_TRY IT_
Among the entries below, only the lines starting at the one with "order: Rodentia" and ending at the one with "[researcher-annotated camera trap]", both included, are to be printed exactly.

=== Begin Enclosure ===

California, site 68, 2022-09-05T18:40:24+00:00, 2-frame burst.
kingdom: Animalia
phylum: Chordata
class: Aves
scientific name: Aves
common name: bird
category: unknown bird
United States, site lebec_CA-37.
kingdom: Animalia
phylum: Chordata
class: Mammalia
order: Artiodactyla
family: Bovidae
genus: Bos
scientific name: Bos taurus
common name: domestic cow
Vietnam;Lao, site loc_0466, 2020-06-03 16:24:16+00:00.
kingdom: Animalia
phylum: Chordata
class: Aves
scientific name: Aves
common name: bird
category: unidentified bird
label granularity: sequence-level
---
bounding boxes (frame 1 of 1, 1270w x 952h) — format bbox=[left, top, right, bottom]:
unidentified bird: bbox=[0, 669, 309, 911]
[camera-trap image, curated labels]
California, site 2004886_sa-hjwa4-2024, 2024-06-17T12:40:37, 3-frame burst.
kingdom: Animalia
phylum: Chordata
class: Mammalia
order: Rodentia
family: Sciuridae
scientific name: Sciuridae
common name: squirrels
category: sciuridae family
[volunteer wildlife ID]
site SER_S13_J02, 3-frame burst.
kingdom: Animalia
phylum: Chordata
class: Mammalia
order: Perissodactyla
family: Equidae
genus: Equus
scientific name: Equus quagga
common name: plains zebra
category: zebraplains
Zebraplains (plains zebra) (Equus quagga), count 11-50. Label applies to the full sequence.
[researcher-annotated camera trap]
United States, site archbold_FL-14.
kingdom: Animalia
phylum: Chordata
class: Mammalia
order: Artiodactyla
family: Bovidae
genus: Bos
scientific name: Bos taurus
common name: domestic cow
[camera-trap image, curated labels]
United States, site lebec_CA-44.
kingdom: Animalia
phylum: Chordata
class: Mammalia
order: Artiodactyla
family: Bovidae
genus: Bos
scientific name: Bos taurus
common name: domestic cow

=== End Enclosure ===

_YOUR RESPONSE_
order: Rodentia
family: Sciuridae
scientific name: Sciuridae
common name: squirrels
category: sciuridae family
[volunteer wildlife ID]
site SER_S13_J02, 3-frame burst.
kingdom: Animalia
phylum: Chordata
class: Mammalia
order: Perissodactyla
family: Equidae
genus: Equus
scientific name: Equus quagga
common name: plains zebra
category: zebraplains
Zebraplains (plains zebra) (Equus quagga), count 11-50. Label applies to the full sequence.
[researcher-annotated camera trap]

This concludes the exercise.